Overall, our data suggest that most DDIs that had been a focus of pharmacoepidemiological studies and educational campaigns in the last decade now have a reduced prevalence and impact, either because clinicians pay more attention to these DDIs or because newer and safer drugs have emerged on the market, replacing those involved in DDIs.

This underlines the importance of periodically updating DDIs to be monitored to reduce the risk of ADRs. To the same aim, strategies aimed to avoid DDI such as minimizing the number of drugs prescribed by physicians, considering non-pharmacological treatment options, or adjusting drugs’ dosage, among others, should be implemented [42].

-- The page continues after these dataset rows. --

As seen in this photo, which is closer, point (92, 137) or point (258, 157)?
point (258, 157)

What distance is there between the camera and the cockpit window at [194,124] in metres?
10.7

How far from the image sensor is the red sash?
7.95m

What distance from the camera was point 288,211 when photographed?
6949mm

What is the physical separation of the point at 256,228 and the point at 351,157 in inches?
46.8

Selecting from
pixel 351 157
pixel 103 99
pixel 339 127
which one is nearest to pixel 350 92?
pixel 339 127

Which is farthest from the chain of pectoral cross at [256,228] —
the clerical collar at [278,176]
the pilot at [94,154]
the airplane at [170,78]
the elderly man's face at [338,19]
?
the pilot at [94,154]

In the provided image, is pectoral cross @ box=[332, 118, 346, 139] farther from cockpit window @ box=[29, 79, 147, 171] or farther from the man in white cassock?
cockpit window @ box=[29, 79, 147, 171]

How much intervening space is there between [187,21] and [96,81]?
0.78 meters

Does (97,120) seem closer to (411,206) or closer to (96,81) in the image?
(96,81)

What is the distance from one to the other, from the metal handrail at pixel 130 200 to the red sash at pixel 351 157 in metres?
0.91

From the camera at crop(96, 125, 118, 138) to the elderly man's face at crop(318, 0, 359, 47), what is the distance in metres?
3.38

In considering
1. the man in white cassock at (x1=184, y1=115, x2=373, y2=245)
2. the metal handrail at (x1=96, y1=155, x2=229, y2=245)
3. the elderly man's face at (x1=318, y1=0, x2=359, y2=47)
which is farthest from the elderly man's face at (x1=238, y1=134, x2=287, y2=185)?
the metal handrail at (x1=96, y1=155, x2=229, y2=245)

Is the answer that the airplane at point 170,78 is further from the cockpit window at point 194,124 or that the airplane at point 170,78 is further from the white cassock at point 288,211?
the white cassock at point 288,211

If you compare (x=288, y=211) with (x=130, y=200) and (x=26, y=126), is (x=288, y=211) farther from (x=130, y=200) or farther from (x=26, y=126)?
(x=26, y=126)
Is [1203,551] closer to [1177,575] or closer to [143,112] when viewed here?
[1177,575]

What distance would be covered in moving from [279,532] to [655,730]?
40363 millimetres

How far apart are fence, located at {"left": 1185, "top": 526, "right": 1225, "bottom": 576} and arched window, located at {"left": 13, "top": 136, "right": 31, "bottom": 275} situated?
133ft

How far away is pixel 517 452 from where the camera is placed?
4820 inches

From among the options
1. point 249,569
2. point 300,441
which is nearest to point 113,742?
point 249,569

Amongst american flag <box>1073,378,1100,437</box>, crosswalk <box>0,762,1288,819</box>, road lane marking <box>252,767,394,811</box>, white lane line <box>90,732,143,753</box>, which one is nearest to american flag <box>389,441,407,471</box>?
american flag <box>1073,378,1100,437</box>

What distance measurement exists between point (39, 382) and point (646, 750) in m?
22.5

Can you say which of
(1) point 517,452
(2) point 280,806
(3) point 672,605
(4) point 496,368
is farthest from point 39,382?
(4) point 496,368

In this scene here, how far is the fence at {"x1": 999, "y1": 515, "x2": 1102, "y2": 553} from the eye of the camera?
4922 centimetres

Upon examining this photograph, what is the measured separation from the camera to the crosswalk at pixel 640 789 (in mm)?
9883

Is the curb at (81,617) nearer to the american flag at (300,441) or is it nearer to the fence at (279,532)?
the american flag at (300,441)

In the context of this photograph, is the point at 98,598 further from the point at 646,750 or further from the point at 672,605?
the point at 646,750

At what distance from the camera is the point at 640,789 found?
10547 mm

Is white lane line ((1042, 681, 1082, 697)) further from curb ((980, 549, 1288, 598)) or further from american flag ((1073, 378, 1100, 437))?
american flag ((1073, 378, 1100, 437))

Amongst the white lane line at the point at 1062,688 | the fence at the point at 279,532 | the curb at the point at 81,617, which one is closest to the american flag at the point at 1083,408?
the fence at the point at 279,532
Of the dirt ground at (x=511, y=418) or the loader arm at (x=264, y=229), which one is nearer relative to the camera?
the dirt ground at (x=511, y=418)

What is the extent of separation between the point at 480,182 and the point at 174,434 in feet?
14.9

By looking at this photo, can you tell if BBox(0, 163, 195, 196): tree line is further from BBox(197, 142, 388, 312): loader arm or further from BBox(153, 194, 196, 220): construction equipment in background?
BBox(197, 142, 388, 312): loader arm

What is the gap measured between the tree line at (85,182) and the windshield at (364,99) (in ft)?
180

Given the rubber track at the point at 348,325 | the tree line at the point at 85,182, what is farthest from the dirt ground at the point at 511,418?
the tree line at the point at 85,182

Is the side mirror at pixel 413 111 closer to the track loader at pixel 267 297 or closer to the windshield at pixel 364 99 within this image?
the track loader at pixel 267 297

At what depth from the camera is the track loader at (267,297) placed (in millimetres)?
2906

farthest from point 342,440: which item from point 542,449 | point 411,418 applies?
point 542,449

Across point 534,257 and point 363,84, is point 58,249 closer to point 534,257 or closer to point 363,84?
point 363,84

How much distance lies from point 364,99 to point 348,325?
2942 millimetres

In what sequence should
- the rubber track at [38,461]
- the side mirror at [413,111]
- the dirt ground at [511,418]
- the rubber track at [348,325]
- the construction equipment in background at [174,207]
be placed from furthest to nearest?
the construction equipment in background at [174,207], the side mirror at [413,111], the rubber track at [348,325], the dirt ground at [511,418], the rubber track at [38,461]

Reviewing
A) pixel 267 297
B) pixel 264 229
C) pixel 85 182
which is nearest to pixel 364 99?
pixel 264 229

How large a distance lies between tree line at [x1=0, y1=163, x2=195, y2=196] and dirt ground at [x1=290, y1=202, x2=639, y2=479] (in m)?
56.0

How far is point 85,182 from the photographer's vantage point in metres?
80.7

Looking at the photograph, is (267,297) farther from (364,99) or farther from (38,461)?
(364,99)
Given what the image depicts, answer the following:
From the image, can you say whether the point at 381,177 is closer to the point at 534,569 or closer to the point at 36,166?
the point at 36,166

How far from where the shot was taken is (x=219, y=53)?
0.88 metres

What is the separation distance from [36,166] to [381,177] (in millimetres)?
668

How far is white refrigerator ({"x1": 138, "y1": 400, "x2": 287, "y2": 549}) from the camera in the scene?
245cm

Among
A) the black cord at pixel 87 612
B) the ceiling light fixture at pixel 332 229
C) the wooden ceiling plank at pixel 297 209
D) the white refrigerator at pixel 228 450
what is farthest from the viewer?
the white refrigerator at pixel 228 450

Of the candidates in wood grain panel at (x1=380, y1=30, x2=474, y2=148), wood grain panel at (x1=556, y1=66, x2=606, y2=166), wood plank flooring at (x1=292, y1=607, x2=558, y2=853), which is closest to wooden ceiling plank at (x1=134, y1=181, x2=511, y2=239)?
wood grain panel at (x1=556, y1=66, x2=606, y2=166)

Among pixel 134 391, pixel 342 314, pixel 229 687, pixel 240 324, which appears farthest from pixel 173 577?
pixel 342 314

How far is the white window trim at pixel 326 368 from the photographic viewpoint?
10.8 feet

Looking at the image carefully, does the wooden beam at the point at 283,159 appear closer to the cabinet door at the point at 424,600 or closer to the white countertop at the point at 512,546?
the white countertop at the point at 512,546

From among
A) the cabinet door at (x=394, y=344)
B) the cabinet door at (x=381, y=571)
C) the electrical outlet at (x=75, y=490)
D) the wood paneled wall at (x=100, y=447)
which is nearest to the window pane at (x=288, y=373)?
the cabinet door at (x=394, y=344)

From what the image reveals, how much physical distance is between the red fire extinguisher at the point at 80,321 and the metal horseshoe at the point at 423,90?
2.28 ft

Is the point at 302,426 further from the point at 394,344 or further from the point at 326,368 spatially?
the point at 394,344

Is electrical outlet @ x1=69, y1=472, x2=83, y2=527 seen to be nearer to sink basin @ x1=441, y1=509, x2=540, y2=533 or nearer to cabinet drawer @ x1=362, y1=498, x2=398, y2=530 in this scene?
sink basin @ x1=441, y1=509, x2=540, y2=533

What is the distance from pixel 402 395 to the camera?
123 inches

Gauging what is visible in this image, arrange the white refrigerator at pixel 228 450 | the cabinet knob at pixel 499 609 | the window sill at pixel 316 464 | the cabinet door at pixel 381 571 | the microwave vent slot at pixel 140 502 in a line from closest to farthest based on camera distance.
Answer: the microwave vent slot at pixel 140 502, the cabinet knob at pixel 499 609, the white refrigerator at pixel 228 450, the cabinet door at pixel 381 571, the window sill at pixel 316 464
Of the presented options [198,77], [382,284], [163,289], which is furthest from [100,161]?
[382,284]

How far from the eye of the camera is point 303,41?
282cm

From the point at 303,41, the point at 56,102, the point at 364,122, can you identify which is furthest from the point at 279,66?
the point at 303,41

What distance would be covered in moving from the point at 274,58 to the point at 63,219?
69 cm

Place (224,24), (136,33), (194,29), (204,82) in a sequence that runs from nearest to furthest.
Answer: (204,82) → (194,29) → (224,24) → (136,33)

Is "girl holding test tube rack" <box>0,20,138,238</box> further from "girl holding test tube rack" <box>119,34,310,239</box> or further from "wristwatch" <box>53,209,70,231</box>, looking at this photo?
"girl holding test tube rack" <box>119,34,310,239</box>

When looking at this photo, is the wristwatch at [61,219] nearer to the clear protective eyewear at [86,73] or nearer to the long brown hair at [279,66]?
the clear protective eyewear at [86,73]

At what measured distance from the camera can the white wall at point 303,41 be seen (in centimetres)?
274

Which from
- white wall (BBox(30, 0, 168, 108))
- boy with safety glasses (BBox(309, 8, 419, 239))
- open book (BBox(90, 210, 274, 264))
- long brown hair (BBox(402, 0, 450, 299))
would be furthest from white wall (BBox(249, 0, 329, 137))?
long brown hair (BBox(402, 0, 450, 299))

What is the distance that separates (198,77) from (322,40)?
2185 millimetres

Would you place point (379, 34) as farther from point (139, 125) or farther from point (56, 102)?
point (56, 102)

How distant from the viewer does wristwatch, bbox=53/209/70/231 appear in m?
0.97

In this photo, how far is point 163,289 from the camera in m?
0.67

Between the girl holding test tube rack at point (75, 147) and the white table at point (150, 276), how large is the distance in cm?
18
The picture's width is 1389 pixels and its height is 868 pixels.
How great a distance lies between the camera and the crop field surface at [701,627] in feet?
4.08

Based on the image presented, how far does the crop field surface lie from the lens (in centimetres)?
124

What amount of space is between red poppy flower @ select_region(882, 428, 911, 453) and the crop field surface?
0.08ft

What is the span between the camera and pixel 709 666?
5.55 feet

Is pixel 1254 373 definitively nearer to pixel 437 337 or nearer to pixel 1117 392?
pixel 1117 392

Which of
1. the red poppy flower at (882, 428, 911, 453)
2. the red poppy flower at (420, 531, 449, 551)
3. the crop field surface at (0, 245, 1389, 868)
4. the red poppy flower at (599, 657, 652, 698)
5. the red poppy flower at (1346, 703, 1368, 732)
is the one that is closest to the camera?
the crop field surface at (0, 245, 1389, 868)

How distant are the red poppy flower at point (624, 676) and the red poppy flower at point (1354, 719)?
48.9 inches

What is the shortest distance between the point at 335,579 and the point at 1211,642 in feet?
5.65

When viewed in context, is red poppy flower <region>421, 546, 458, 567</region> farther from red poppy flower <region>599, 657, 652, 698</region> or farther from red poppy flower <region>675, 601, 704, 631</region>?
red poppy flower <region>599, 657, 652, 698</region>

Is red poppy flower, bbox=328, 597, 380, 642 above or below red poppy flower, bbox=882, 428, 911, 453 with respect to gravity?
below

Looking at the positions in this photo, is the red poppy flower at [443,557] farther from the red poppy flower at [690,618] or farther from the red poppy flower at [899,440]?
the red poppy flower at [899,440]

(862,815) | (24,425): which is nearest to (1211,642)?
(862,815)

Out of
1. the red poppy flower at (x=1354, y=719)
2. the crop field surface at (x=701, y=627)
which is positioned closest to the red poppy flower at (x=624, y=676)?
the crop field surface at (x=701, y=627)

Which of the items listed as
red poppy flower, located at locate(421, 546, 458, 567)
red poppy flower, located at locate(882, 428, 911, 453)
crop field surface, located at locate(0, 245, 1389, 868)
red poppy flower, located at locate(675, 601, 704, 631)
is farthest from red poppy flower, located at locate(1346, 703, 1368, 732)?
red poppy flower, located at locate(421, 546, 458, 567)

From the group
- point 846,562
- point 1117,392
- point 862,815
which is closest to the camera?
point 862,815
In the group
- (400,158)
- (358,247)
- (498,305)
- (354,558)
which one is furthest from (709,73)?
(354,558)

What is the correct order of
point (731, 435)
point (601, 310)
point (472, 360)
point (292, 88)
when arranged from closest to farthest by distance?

Outcome studies at the local level can support periodical updates of DDI lists as well educational campaigns to reduce them. For instance, Swart et al. recently used data from a different Northern Italian area and found an increase in hospitalization due to DDIs involving antidiabetics-fluoroquinolones, NSAIDs- vitamin K antagonists, and NSAIDs- SSRIs. The decrease of these co-prescriptions shown by our work thus could represent a favorable finding also in terms of clinical outcomes [43].

Strength and Limitations

The present contribution has as its major strength the long observation time (7 years) and the use of the same list of DDIs proposed in previous studies [18], thus making comparisons with published research straightforward. A further strength is given by the large dataset examined, which included over a million elderly inhabitants. Some weaknesses of the study should be highlighted as well. First, the data used came from administrative databases and focused on DDIs that are known or suspected to increase the risk of ADRs. However, as we did not collect clinical data, we cannot estimate in which proportion of patients ADRs actually occurred. Regarding this, it should be also underlined that the risk and the severity of ADRs can be very variable depending on the DDIs considered and on the dosage of the drugs involved in the DDI. Second, to align the definitions to what was done previously, most drug classes were defined at the fourth ATC code, thereby ignoring the differences that indeed exist within some classes of considered drugs, such as PPIs and beta-blocking agents. This limitation can have overestimated the actual prevalence of relevant DDIs. On the other hand, as our database included only drugs reimbursed by the Italian National Health System, DDIs involving medications that can also be purchased out-of-pocket (e.g., NSAIDs) were probably underestimated. Last, we extracted DDIs but did not correlate this with the overall use of the single classes, which is a plausible explanation for some observed changes (e.g., reduced used of fluoroquinolones and warfarin). Finally, while the present approach allowed us to include a large number of known DDIs, it should be kept in mind that our knowledge on possible inappropriate uses of medications increases every day. New methods based on the evaluation of drugs (in particular psychotropics) according to their receptor affinity hold the promise of better defining inappropriate prescribing in the near future [44].

5. Conclusions

While the occurrence of most of the considered DDIs among poly-treated elderly decreased over time, the prevalence of some of them is still worrying, also considering the concurrent increase of polypharmacy in the population. The complexity of the national drug formularies, as well as the increased number of prescribing actors that are involved, further urges the update of DDI lists to be used to monitor drug appropriateness and reduce avoidable ADRs.